Je pense qu’on est peut-être le seul pays au monde à détailler toutes les pièces dans les muscles un par un et à savoir les faire griller, rôtir, bouillir et connaître la destination finale exacte de chaque morceau. On est champions du monde ! Il sourit. Dans ma boucherie restaurant dans le 16e, tous les jours j’avais des clients japonais.
© Marielle Gaudry
J’y ai encore un restaurant et à Hong Kong, j’avais un restaurant où on a eu très rapidement une étoile où je fournissais aussi tous les mêmes chefs qu’à Paris. J’ai travaillé pour une société française au Japon pendant 19 ans d’affilée en apportant mes conseils, car chaque culture de pays est complètement différente. Les Japonais travaillent très bien, mais voilà, ils avaient besoin de coupes à l’européenne, en tout cas à la française.
Chez vous, vous faites la cuisine ?
Oui, et de la viande bien entendu. Les plats en sauce, j’adore. J’aime bien les plats mijotés, les sautés, bœuf, d’agneau, un glaçage, vin blanc tomate. J’adore.
Qu’est ce que vous me conseillez comme morceau de viande pour ce soir ?

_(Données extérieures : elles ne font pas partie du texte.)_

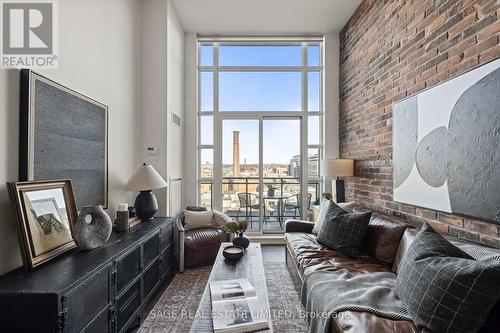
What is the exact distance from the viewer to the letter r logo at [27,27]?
152 centimetres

Alors un contre filet bien épais, poêlé et éventuellement passé au four sur l’épaisseur. Ou alors des pièces de steak, un paleron épluché…. Des choses comme ça. Il y a ce qu’il faut hein ! Y a ce qu’il faut…
© Marielle Gaudry
Le contre-filet est une pièce de viande de bœuf découpé le long de l’échine, dans la région lombaire de l’animal, et fait partie de l’aloyau. Ce morceau est également connu sous le nom de faux-filet, et il est apprécié pour sa tendreté et son goût savoureux.